Looking past recovery, the prize is a fully unmanned mission cycle. The landing is fully autonomous today, leaving battery replacement as the one manual step still in the chain. The next integration milestone is automated battery swap, an existing capability on land-based drone docks adapted for a moving platform; once that lands, drones can take off, fly, land, recharge and relaunch from an unmanned surface vessel with no one aboard at all, the configuration Carni describes as the eventual payoff of the entire stack.
Frequently Asked Questions
What does WaiV Robotics actually sell?
An autonomous takeoff and landing platform for vertical take-off and landing (VTOL) drones on moving vessels. The platform combines a gyro-stabilised landing surface, an impact-absorbing pad and a catch-lock-release mechanism. WaiV Robotics introduced its first commercial system on May 5, 2026. The company is initially selling into offshore energy, fishing fleets, search and rescue, and government maritime operators in Europe and the United States.
How does autonomous drone recovery at sea actually work?
A gyro-stabilised pad keeps the landing surface level as the vessel moves.

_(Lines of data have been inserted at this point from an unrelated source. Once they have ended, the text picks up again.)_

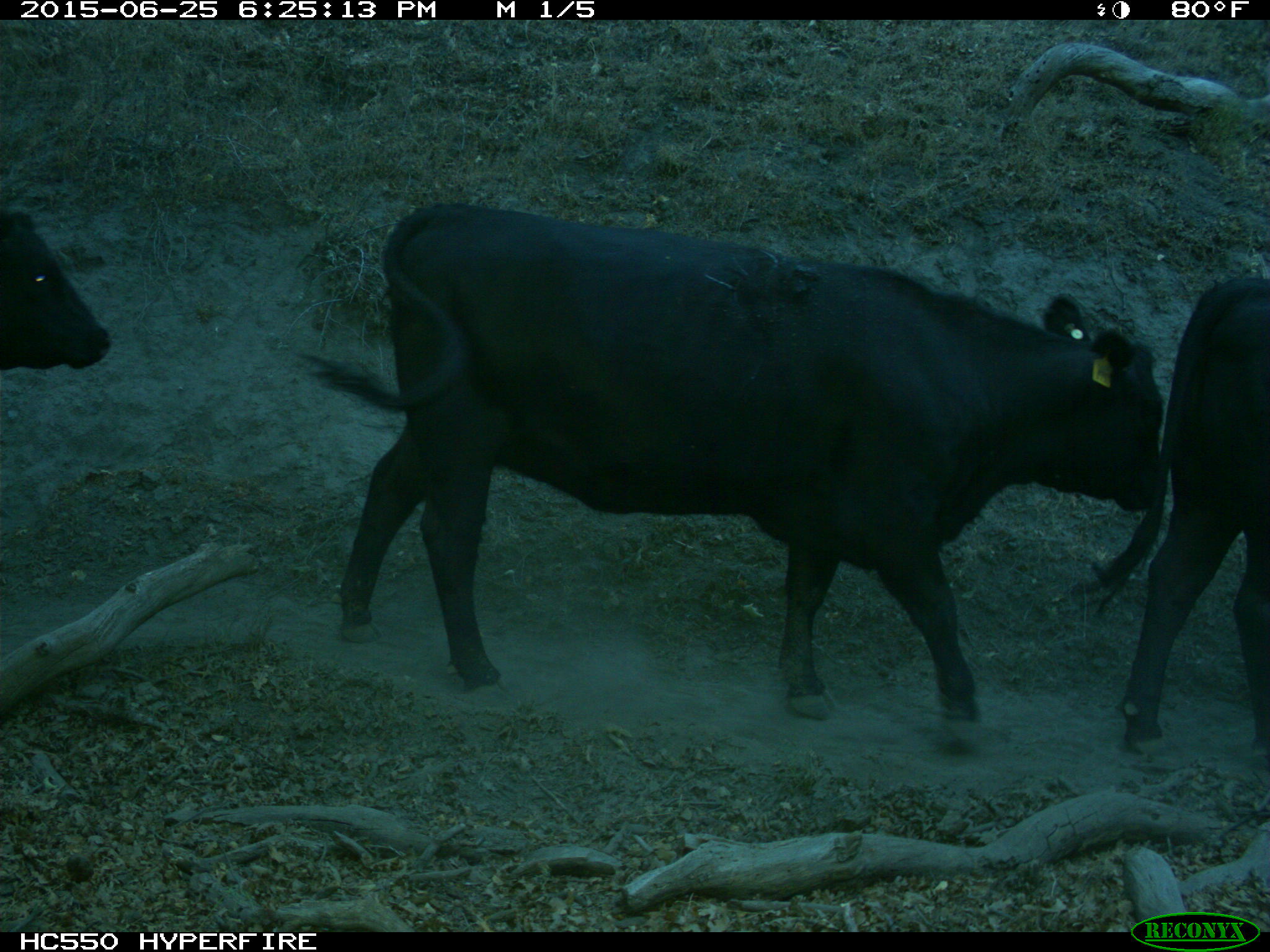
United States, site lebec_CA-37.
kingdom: Animalia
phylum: Chordata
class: Mammalia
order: Artiodactyla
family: Bovidae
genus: Bos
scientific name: Bos taurus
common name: domestic cow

LiDAR and radar sensors track the returning drone from roughly 10 to 15 metres above the deck, with the sensors operating independently of optical visibility. The system connects to the drone’s existing remote controller, so its software can generate the joystick inputs for the final approach without a human pilot. At touchdown, a marine-grade pad absorbs impact and a patent-pending catch-lock-release mechanism secures the aircraft until the operator issues a release command. The whole loop can run with no one on deck.

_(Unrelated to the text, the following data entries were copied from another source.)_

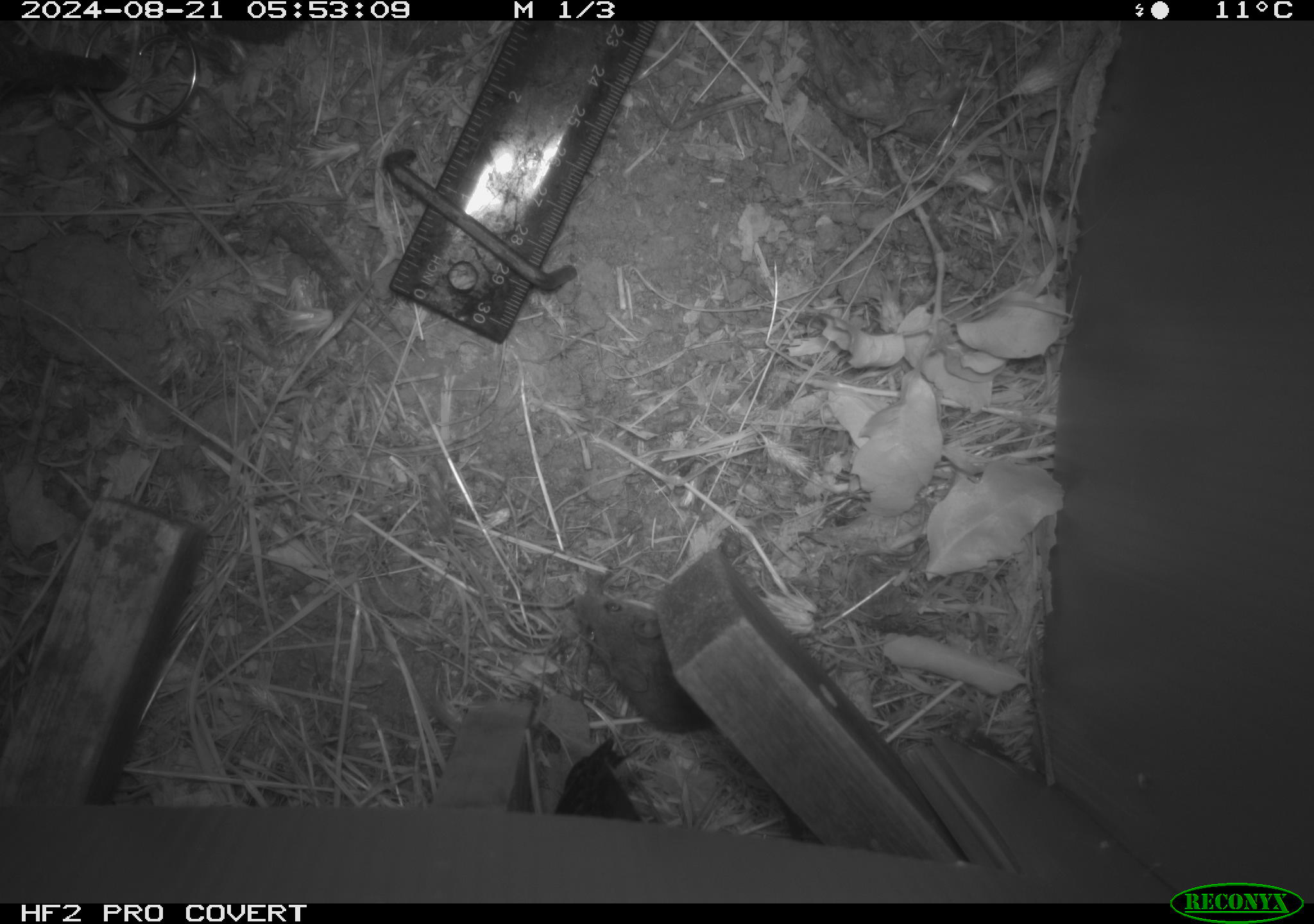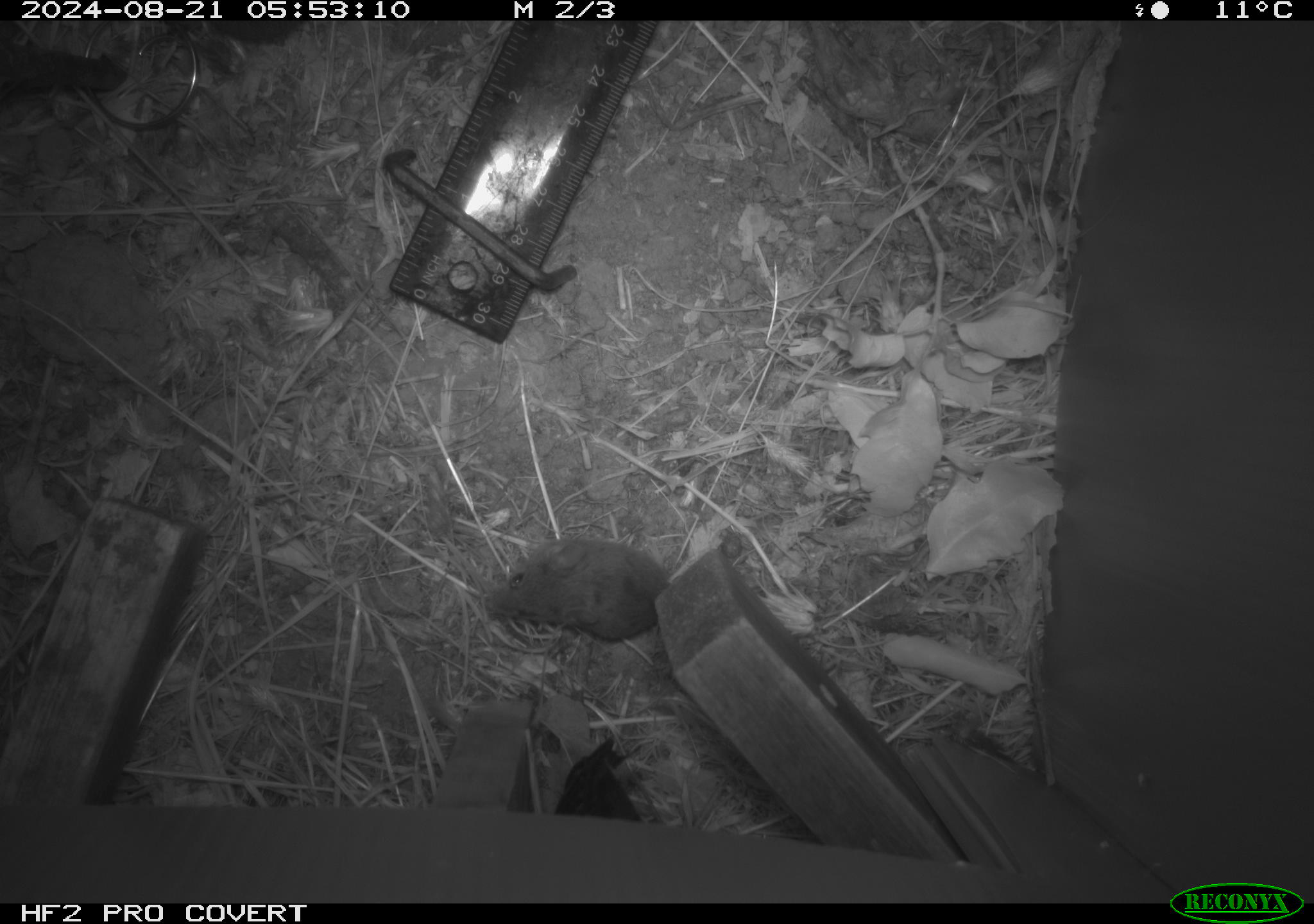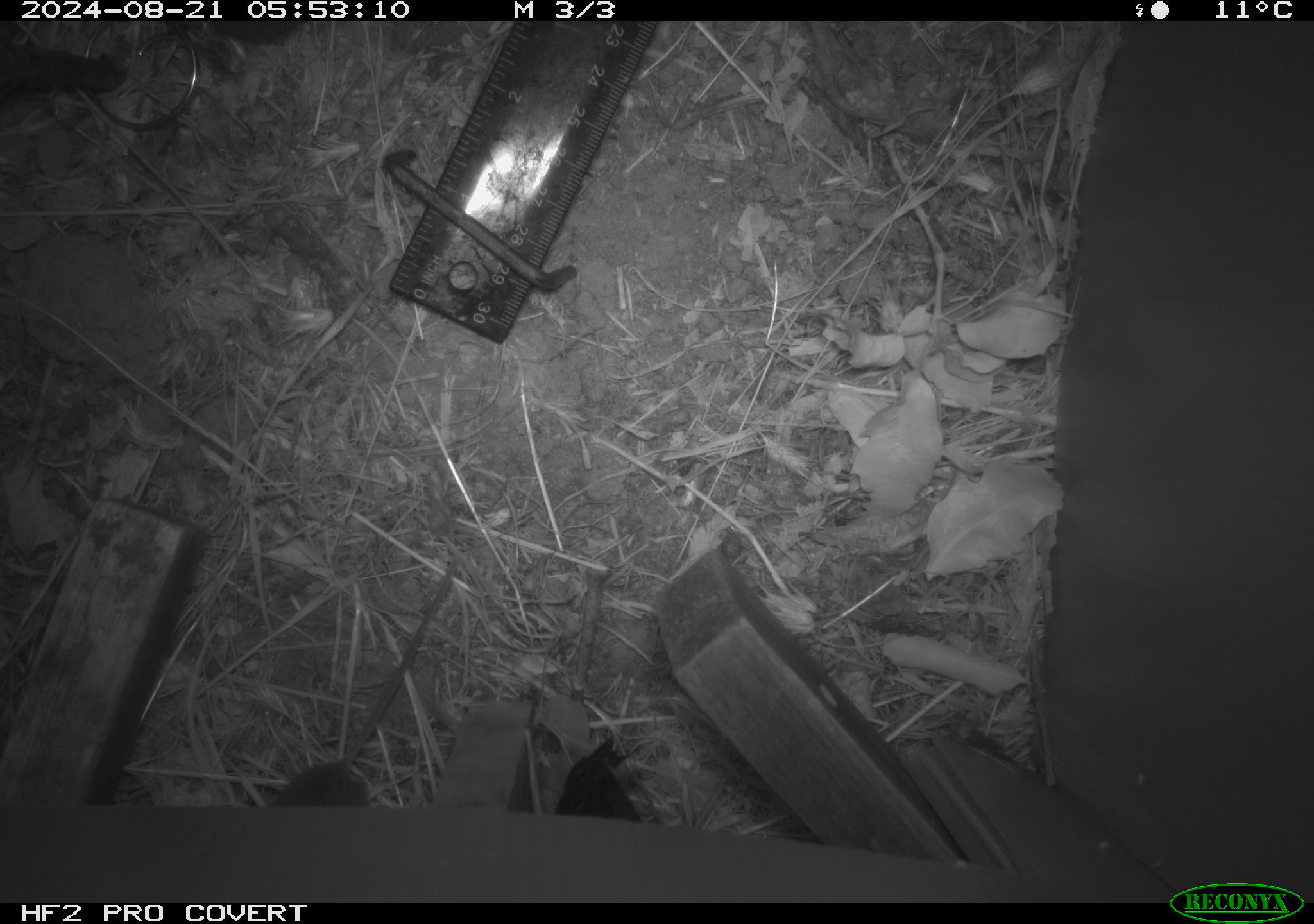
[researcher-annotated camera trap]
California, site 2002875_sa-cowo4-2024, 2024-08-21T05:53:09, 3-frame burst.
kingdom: Animalia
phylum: Chordata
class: Mammalia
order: Rodentia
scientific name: Rodentia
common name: mouse species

Does WaiV modify the drone to use the system?
No. The platform integrates through the drone’s existing remote controller. There is no added weight on the airframe, no change to its flight software, and no certification friction. ‘The policy is not to touch the drone,’ founder and CEO Johnny Carni has said. He has pointed to cybersecurity and certification concerns among government and security buyers as the reason for the constraint, with weight, flight time and airworthiness also cited as engineering reasons.

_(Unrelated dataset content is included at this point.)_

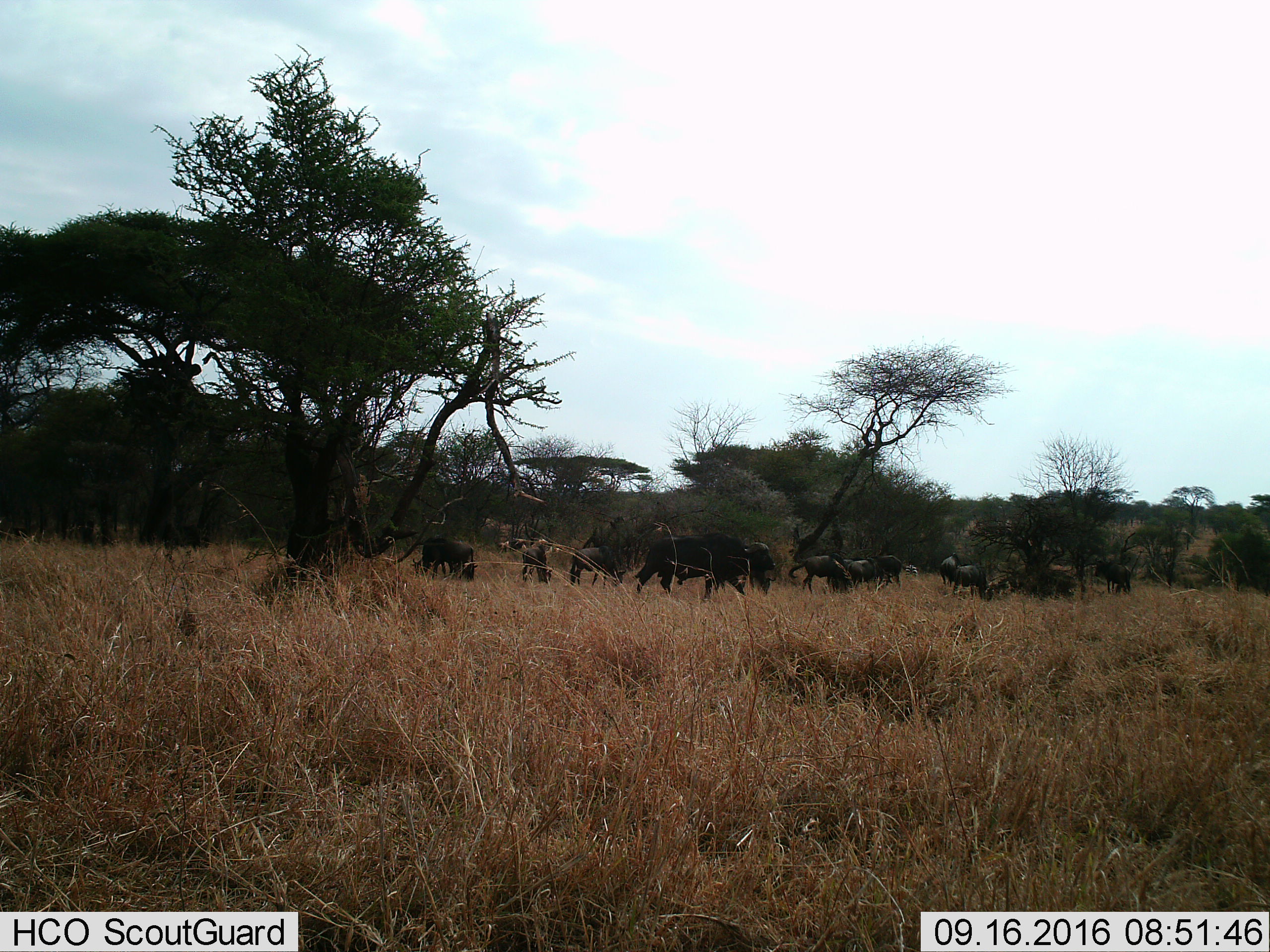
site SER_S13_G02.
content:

Who founded WaiV Robotics and where is it based?
Johnny Carni, a former helicopter pilot who spent four years working with coast guards and other maritime operators in Singapore, founded the company in 2022. The U.K. operating entity, WAIV ROBOTICS LTD, was incorporated on January 30, 2026, with Carni (listed formally as Jonathan Benzion Carni) as the sole listed director. The company is based in London, with a separate U.S. presence in Virginia for the American market push.
When do commercial deployments of the platform start?
Customer demonstrations begin in summer 2026, the company has said, with commercial deployments expected to follow shortly afterward. The first commercial deployments have not been publicly named. The company described the platform as production-ready at the formal June 2026 U.S. market launch, where it exhibited alongside other offshore drone vendors at the Energy Drone and Robotics Summit in Houston.
What drone weight class does the system support?
WaiV’s current commercial platform supports vertical take-off and landing aircraft up to 15 kilograms, an envelope that covers most inspection and survey UAVs now flying offshore. The published roadmap extends down to 3-kilogram drones and upward to 100 to 300 kilogram carrier-class aircraft. The system supports multicopter, fixed-wing and helicopter-configured VTOLs from any manufacturer, with no aircraft modifications required.